To get the decomposition we're looking for, we now decompose the right hand side. We have \[\begin{bmatrix} \quad \\ \lambda_1 \mathbf x_1 & \cdots & \lambda_n \mathbf x_n \\ \quad \end{bmatrix} = \begin{bmatrix} \quad \\ \mathbf x_1 & \cdots & \mathbf x_n \\ \quad \end{bmatrix} \begin{bmatrix} \lambda_1 & & \\ & \ddots & \\ & & \lambda_n \end{bmatrix} = X \Lambda.\] This is fairly straightforward: our product is simply the rhs of the eigenvector equation, so we split up the eigenvectors and eigenvalues. We denote the eigenvalue matrix by $\Lambda$, which is the uppercase version of $\lambda$. This gives us the following theorem.

Let $A$ be an $n \times n$ matrix with $n$ linearly independent eigenvectors. Then $AX = X \Lambda$, where $X$ is the matrix of eigenvectors of $A$ and $\Lambda$ is a diagonal matrix of eigenvalues of $A$.

One thing to note here is that $X$ is gives us a basis for the column space of $A$. If the eigenvectors have nonzero eigenvalues, they are in the column space of $A$ (since $A \mathbf x = \lambda \mathbf x)$. If we have $n$ such linearly independent vectors, this gives us a basis.

This gives us a way to satisfy the following definition:

A matrix $A$ is diagonalizable if there exists an invertible matrix $P$ and a diagonal matrix $D$ such that $A = PDP^{-1}$.

So we have that $P = X$, the matrix of eigenvectors, and $D = \Lambda$, the matrix of eigenvalues.

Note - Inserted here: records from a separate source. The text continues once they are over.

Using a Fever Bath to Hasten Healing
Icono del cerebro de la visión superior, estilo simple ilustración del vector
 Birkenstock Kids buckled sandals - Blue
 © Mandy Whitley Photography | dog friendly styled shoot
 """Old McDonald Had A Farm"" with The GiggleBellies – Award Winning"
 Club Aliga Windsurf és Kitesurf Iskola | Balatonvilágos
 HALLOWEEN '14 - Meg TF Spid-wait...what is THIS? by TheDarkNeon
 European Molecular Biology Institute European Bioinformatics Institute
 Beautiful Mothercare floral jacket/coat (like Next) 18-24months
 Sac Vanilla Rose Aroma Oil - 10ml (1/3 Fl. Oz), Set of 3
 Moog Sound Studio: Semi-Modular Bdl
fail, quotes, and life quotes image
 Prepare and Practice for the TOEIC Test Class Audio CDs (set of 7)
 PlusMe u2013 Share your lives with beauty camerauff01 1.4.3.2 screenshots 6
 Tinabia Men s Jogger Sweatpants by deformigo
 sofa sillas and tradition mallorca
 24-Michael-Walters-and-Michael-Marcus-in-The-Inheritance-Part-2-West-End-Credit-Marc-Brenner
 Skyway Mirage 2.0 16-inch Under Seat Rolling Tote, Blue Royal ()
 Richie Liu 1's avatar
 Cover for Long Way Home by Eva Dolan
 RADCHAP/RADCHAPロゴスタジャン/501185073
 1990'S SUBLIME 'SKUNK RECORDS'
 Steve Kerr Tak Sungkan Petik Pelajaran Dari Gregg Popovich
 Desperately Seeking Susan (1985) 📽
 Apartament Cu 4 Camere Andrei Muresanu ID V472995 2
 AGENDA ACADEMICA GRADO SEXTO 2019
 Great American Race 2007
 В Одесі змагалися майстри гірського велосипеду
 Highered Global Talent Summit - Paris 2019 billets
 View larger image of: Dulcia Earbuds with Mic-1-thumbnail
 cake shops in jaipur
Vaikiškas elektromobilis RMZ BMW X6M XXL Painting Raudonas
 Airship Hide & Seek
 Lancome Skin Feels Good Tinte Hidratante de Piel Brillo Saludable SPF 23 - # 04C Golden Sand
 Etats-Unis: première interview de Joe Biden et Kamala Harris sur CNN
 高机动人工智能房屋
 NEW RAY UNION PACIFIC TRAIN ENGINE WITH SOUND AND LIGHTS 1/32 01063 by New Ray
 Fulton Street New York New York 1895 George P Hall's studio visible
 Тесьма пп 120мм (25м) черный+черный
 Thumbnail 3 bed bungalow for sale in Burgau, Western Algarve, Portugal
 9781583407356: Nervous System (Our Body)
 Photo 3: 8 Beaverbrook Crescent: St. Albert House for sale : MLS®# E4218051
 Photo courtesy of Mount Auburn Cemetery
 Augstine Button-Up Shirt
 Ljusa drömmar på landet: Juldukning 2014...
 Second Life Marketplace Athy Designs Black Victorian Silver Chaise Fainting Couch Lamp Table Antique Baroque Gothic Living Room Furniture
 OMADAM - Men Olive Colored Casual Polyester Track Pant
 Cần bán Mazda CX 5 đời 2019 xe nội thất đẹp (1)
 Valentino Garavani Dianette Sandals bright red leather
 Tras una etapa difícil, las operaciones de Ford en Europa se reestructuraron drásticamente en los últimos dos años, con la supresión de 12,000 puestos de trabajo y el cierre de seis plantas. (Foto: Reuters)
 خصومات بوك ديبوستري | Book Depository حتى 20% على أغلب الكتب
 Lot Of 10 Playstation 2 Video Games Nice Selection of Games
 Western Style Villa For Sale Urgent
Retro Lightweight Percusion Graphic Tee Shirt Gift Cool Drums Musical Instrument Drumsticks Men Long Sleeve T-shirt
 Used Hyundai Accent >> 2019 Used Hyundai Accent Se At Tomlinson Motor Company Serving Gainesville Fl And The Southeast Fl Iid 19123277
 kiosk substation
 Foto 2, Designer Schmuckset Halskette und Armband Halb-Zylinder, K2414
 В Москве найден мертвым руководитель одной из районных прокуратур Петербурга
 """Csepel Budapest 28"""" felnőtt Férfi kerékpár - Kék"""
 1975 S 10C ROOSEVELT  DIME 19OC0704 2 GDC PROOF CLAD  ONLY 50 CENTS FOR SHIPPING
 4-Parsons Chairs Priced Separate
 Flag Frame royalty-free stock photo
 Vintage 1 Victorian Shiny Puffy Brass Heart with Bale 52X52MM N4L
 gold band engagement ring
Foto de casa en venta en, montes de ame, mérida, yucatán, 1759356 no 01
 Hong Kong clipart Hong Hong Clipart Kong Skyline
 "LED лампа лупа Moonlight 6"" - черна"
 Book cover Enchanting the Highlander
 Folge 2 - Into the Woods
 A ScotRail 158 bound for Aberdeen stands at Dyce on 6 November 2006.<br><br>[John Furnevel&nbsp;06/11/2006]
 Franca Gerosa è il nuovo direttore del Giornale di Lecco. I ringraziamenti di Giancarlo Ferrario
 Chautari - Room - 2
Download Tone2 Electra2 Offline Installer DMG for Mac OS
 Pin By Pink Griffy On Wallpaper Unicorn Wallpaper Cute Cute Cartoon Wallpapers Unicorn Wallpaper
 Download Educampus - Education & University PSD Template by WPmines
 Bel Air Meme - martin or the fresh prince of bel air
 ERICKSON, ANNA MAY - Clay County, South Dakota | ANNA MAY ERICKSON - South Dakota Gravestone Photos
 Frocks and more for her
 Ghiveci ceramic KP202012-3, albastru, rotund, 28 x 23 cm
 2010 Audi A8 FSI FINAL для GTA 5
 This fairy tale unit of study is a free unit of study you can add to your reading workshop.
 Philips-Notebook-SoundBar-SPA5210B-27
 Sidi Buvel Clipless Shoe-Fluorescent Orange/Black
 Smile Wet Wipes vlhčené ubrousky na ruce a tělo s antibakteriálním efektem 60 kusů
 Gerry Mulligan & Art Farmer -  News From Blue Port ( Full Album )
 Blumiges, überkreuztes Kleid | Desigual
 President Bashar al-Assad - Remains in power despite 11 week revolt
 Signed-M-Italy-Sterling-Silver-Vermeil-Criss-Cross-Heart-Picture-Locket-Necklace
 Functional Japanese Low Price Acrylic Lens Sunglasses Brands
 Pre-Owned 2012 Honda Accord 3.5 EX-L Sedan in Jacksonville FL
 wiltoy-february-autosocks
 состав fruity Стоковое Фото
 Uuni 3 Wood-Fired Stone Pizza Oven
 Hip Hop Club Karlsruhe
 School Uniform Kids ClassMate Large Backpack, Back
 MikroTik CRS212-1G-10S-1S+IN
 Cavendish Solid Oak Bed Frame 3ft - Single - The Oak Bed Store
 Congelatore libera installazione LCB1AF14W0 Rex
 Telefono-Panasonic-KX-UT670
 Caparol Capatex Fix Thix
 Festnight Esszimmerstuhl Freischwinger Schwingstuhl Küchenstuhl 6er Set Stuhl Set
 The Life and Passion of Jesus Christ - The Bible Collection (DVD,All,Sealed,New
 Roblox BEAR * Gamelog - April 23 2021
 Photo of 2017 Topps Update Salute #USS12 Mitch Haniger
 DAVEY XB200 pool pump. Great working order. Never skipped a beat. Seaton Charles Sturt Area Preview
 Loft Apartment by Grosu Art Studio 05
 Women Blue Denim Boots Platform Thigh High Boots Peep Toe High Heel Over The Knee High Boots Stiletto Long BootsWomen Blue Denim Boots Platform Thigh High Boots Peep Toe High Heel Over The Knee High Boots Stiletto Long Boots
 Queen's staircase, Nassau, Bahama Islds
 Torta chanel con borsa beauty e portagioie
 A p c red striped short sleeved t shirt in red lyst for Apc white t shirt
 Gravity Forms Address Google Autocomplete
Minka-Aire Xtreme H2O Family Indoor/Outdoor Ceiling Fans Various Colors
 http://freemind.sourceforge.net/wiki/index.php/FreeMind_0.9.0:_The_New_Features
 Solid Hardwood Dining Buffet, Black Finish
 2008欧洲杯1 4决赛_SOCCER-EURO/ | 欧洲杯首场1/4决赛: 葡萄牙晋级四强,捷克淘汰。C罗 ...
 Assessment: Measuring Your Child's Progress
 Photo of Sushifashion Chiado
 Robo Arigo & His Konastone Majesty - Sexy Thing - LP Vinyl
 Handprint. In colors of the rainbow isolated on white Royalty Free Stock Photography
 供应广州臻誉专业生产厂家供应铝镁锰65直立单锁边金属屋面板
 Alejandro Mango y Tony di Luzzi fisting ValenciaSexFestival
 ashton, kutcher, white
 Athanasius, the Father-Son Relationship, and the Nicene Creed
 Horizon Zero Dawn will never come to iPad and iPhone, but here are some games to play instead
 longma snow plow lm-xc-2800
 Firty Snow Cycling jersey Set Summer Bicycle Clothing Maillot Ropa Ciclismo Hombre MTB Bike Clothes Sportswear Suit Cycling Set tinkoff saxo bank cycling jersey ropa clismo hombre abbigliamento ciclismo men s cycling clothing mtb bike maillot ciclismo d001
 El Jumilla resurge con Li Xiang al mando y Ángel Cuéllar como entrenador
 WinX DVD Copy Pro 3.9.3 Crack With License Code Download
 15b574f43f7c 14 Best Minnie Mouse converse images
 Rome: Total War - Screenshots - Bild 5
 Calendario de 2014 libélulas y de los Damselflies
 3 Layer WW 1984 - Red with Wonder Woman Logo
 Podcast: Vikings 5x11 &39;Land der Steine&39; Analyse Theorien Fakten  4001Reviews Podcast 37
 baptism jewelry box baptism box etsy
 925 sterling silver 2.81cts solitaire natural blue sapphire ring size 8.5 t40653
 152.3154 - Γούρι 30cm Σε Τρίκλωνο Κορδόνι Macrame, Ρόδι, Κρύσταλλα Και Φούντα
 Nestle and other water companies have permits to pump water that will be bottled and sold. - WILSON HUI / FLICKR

Why is this useful? Remember that a requirement is that $A$ has $n$ linearly independent eigenvectors. This means that the columns of $X$ are all independent—that is, $X$ is invertible. We have the following corollary:

Let $A$ be an $n \times n$ matrix with $n$ linearly independent eigenvectors. Then $A = X \Lambda X^{-1}$ and $\Lambda = X^{-1} A X$.

Consider the matrix $A = \begin{bmatrix} -1 & 0 & -8 \\ 0 & -1 & 8 \\ 0 & 0 & 3 \end{bmatrix}$. Since $A$ is upper triangular, we have that the eigenvalues of $A$ are $-1$ (with multiplicity 2) and $3$.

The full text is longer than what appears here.